- Excerpted text:
--- --- ---

For the exhibition What you have told me Lithuanian artists Eglė Žostautaite and Emilija Višinskaitė describe their search for life’s purpose and meaning in Athens. The artists have applied walking as an anthropological method for studying urban culture and to analyze the perceptions that we have of both ourselves and of others. For Eglė and Emilija this project takes the ever-evolving history of Athens into context as they explore such fundamental questions as : Why are we here? What do I seek? 

For Eglė, this takes the form of a goal: walk the same path from home to the Acropolis and back every day. She has monitored the changes in the environment and the daily routines and actions of its actors. This ritual allowed her to closely examine the changing character of the city and the characters that populate it. Through her paintings, she brings into focus hints of the sublime beauty amidst the rugged difficulties and challenges of modern-day Athens. 


For Emilija who has a background in scenography and theater, the focus was upon the extraordinary coincidences and recurrences of the everyday. She paid special attention to the history of Greece and its contemporary voice(s) as it is manifested in graffiti art. This “writing on the wall” serves as vitally important indicators for action and reflection. These cues from urban folk allow her to convey with heightened awareness the recurring patterns that form a consciousness and awareness that are popular and sublime within the city.


What you have told me follows in the philosophical  lignée of Aristotelian philosophy and the writings of Heidegger. The artists depict Athens in a focus and heightened state-that has its underpinnings in the writings of Camus and René Daumal. These were writers who had actually used dislocated orientation as a point of reference in their perspective in the aftermath of the 2nd world war. This body of work is particularly poignant for it stands as an act of both questioning and free-expression, one that is intensified by the awareness we carry with us as our European neighbors continue to be besieged.

--- --- ---

- Data block:
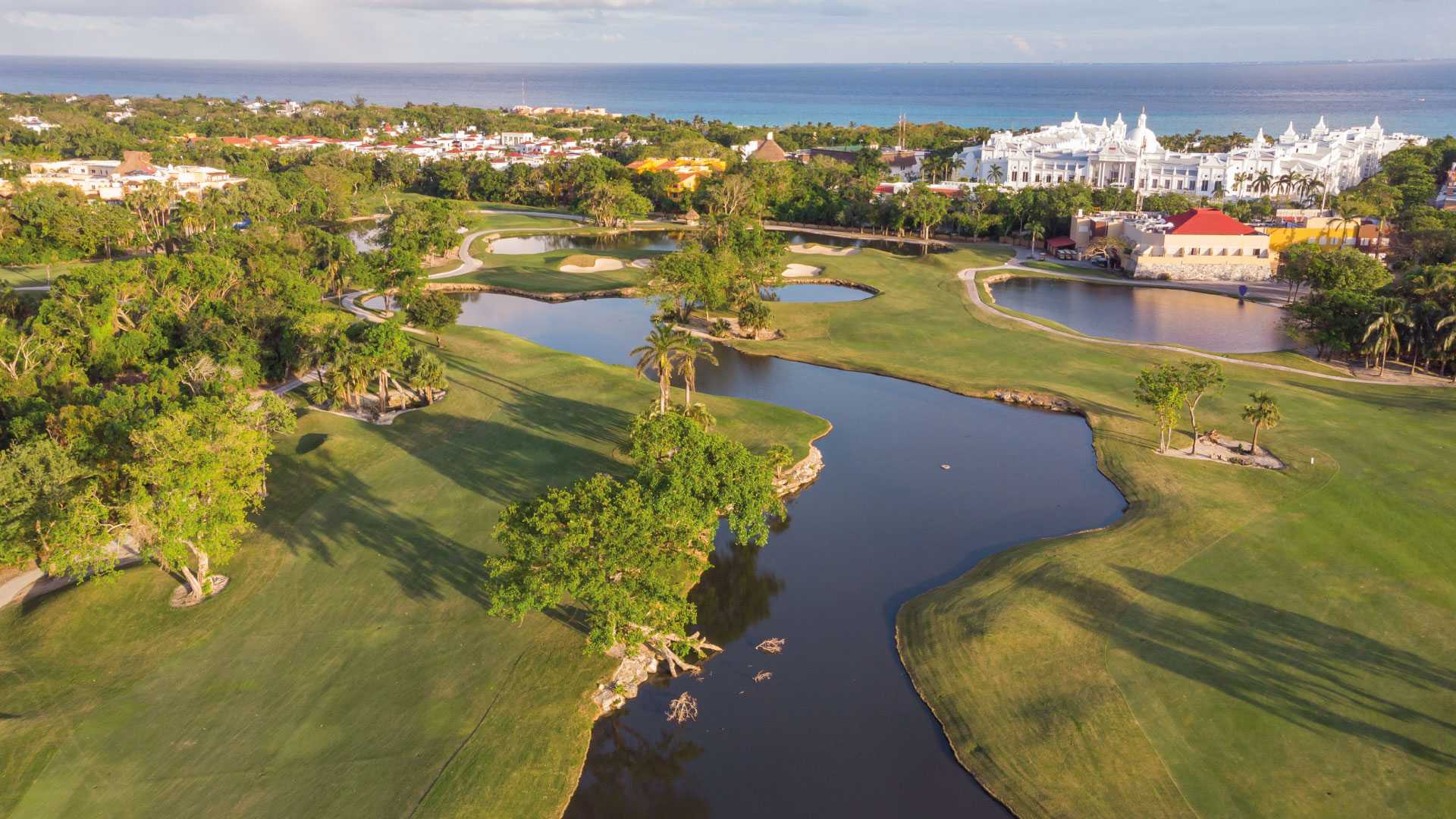 Golf courses in Cancun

--- --- ---

Please type out the whole exhibition description above word for word, without the lines that come after it.

For the exhibition What you have told me Lithuanian artists Eglė Žostautaite and Emilija Višinskaitė describe their search for life’s purpose and meaning in Athens. The artists have applied walking as an anthropological method for studying urban culture and to analyze the perceptions that we have of both ourselves and of others. For Eglė and Emilija this project takes the ever-evolving history of Athens into context as they explore such fundamental questions as : Why are we here? What do I seek? 

For Eglė, this takes the form of a goal: walk the same path from home to the Acropolis and back every day. She has monitored the changes in the environment and the daily routines and actions of its actors. This ritual allowed her to closely examine the changing character of the city and the characters that populate it. Through her paintings, she brings into focus hints of the sublime beauty amidst the rugged difficulties and challenges of modern-day Athens. 


For Emilija who has a background in scenography and theater, the focus was upon the extraordinary coincidences and recurrences of the everyday. She paid special attention to the history of Greece and its contemporary voice(s) as it is manifested in graffiti art. This “writing on the wall” serves as vitally important indicators for action and reflection. These cues from urban folk allow her to convey with heightened awareness the recurring patterns that form a consciousness and awareness that are popular and sublime within the city.


What you have told me follows in the philosophical  lignée of Aristotelian philosophy and the writings of Heidegger. The artists depict Athens in a focus and heightened state-that has its underpinnings in the writings of Camus and René Daumal. These were writers who had actually used dislocated orientation as a point of reference in their perspective in the aftermath of the 2nd world war. This body of work is particularly poignant for it stands as an act of both questioning and free-expression, one that is intensified by the awareness we carry with us as our European neighbors continue to be besieged.